## Brano estratto
Un segno intenso, e significativo, del sentire che cambia. “We love New York” è il nuovo claim identificativo non solo di una città, ma di un mito, un luogo iconico della mente e del cuore, un ecosistema unico, multiforme, baricentrico, avanguardista. E un semplice cambio di pronome, da “I”, io, a “WE”, noi, diventa il trionfo globale di una conquista sociale, il senso del Noi che si sostituisce a quello dell'Io.

L'egocentrismo cavalcato nel secolo scorso che lascia il posto ad una dimensione completamente differente, di solidarietà, inclusione, accoglienza, comunanza, come chiarito dal consorzio di società Partnership for New York City che ha lanciato la campagna di modifica del logo, nato nel 1976 per ragioni commerciali (fu inventato dal grafico Milton Glaser per promuovere il turismo ed è di proprietà dello Stato di New York) e divenuto tra i più noti al mondo nell'acronimo con le iniziali e il cuore al centro, con un posto al MoMa, il Museum of Modern Art.

## Dati forniti
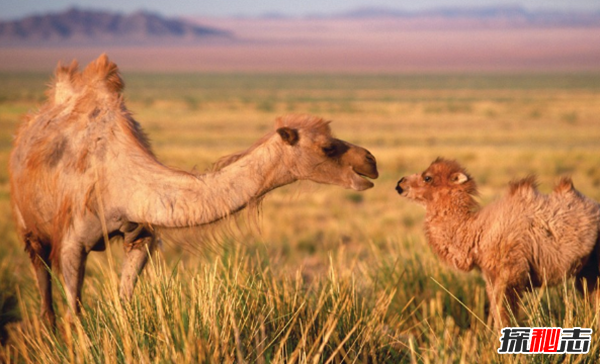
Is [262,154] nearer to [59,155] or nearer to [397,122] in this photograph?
[59,155]

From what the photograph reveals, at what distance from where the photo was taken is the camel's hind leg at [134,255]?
543cm

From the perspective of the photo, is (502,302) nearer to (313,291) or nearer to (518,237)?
(518,237)

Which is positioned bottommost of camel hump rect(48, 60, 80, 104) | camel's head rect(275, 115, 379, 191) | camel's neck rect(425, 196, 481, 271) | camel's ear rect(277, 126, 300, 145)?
camel's neck rect(425, 196, 481, 271)

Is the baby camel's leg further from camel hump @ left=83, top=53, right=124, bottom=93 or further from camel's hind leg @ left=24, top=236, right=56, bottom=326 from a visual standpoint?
camel's hind leg @ left=24, top=236, right=56, bottom=326

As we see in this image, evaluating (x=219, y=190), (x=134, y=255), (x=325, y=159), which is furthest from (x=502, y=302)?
(x=134, y=255)

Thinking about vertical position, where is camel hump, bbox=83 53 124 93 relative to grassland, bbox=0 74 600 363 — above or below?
above

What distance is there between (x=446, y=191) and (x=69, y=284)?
2930 mm

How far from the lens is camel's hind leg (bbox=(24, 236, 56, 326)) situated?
5965 mm

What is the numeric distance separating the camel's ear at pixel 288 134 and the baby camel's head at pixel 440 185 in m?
1.36

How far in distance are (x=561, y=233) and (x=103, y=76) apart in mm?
3775

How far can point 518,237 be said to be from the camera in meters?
5.12

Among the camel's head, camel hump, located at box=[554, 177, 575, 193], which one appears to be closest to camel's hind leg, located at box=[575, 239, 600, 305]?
camel hump, located at box=[554, 177, 575, 193]

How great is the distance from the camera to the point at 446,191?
5.61 metres

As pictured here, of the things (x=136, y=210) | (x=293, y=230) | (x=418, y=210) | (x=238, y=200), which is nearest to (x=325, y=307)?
(x=238, y=200)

## Il compito
Riscrivi come elenco puntato il paragrafo del brano che comincia con «L'egocentrismo cavalcato», conservandone i fatti principali. I dati non hanno alcun ruolo in questo lavoro.

## Risposta
- L'egocentrismo del secolo scorso lascia il posto a solidarietà, inclusione, accoglienza e comunanza, come ha chiarito il consorzio di società Partnership for New York City.
- Il consorzio ha lanciato la campagna per modificare il logo.
- Il logo nacque nel 1976 per ragioni commerciali. Lo inventò il grafico Milton Glaser per promuovere il turismo.
- Il logo è di proprietà dello Stato di New York.
- Con le iniziali e il cuore al centro, è diventato uno dei più noti al mondo e ha un posto al MoMa, il Museum of Modern Art.